What Is the Gig Economy?
The term “gig economy” no longer applies to musicians, but to those who earn a living through contract work via electric platform, most commonly through mobile apps. The gig economy is not limited to one industry, but to all of them, blossoming from major companies like Uber and Airbnb.
When the gig economy first came about, it was getting high praise from the American worker, and became more popular around 2013. Throughout the years leading up to the present gig economy, there has been much criticism from select freelance workers and labor unions — primarily on the ability of a company to control working conditions without providing its workers benefits such as paid leave, minimum wage, and overtime.
As a Freelancer
Much of the time of a freelancer is divided amongst a portfolio of clients. Fast Company Magazine says that many freelancers are widening their client-base by utilizing industry standard business tools and specializing in a specific area rather than acting as an all encompassing “solutions provider.” Clients will feel more confident working with an expert on a single subject matter.
This is what small business freelancers have over big business contracts. Handling contracts on a more personal scale can often create better results. And as freelancers typically require little to no management, this allows for their clients to utilize their administrative time on their business. Even large corporations are seeing the benefits of contracting work to freelancers when there are creative ideas involved. However, the trouble that arises for bigger businesses when hiring someone out of office is the unwanted disruption of management and the flow of in house employees. This can also create tension with major partners if a business hires out elsewhere.
As a Business
Employers are having to face a loss of control over the labor market as many potential employees move forward with the new gig economy. Now that freelancing is growing, more people are looking for more than just a paycheck, but a quality of life. A sense of freedom, accomplishment, and ownership over the kind work they do—something many big business employers cannot offer. This is why many big corporate businesses are having a difficult time competing with the gig economy because they are losing high-quality employees to it.
When it comes to smaller, less regulated businesses, freelance can be a godsend.

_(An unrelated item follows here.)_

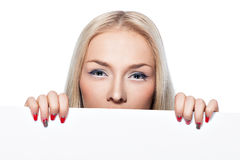 Blonde girl peeking out from behind the poster. Stock Images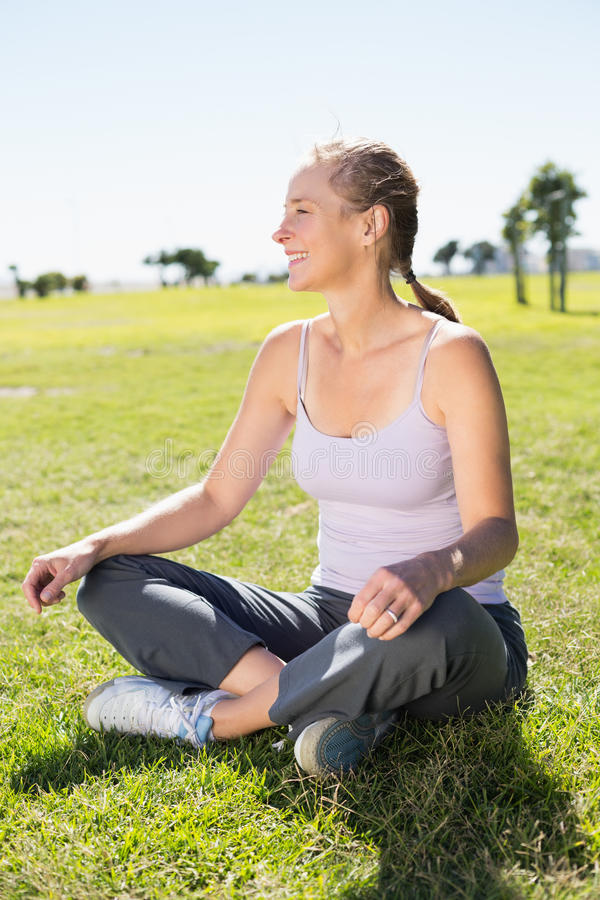 Free Fit Mature Woman Sitting In Lotus Pose On The Grass Royalty Free Stock Images - 43653049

Freelancers will often find most of their income through start-up companies that have a loosely dynamic agenda. Like many new businesses, there’s the process of getting a small business loan, which is only the start of a long line of debt to come. The specialized tasks that freelancers offer give small businesses a way to work personally with someone while not having to hire them on payroll. This is where both parties gain, because it grows the freelance economy for more businesses and brings much wanted autonomy among the freelancers.
This is only the beginning of the new gig economy and the global rise of workplace standards. The New Yorker says, “the American workplace is both a seat of national identity and a site of chronic upheaval and shame. The industry that drove America’s rise in the nineteenth century was often inhumane. The twentieth-century corrective—a corporate workplace of rules, hierarchies, collective bargaining, triplicate forms—brought its own unfairnesses.” Harmonizing both the freelance economy with business will revolutionize the labor market forever and redefine the nine-to-five lifestyle.